Rewrite the material from the line containing "Over all the" through the end of the material, keeping the requests as they are. In the answers only, multiply every number (the point coordinates and the distance) by 2.1, rounding each result to the number of decimal places it originally had and rounding halves up.

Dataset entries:
* * *

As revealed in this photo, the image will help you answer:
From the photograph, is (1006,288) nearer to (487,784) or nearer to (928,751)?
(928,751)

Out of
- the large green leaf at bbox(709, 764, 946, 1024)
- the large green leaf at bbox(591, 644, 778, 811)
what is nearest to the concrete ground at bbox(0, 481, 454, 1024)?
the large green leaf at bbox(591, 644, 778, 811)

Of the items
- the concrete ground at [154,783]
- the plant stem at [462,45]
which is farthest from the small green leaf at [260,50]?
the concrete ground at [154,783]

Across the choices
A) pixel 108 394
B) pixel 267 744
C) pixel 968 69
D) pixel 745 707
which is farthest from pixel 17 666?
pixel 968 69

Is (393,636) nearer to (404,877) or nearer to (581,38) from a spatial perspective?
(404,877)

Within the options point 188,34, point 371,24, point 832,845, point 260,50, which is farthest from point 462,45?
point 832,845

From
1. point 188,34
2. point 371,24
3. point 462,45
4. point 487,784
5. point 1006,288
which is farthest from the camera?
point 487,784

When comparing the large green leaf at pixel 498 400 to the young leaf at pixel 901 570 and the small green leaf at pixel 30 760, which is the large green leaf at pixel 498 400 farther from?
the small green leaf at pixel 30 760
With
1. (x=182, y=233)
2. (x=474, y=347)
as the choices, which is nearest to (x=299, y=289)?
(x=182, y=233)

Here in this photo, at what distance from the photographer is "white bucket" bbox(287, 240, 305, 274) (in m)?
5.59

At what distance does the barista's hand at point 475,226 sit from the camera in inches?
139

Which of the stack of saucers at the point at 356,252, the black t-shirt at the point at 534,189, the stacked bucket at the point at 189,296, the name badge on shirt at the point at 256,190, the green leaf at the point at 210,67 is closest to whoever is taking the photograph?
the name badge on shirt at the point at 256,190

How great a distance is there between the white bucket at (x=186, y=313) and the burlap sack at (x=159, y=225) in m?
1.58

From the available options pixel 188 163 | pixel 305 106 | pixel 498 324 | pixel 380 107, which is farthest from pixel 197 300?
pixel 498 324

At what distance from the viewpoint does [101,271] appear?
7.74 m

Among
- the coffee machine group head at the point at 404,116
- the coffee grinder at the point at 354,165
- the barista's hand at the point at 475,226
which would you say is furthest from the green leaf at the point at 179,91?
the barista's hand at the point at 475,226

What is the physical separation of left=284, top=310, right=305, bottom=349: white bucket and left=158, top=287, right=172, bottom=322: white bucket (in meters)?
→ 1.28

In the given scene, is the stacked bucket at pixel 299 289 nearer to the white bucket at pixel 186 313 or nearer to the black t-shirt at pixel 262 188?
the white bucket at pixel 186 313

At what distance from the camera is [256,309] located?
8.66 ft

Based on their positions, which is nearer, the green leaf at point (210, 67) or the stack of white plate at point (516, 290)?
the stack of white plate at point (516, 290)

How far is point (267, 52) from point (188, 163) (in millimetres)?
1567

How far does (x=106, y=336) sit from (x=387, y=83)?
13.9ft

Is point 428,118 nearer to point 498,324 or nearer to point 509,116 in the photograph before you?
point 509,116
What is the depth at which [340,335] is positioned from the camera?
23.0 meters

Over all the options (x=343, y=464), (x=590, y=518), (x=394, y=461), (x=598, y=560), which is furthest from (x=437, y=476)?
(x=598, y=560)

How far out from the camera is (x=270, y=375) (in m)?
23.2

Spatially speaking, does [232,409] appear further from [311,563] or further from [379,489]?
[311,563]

* * *

ANSWER TO THE TASK:
Over all the options (x=343, y=464), (x=590, y=518), (x=394, y=461), (x=598, y=560), which is furthest from (x=437, y=476)?
(x=1256, y=1176)

How far out from the camera is (x=270, y=375) (in m)?
48.7

Spatially speaking, does [232,409] appear further from [311,563] or further from [379,489]?
[653,1182]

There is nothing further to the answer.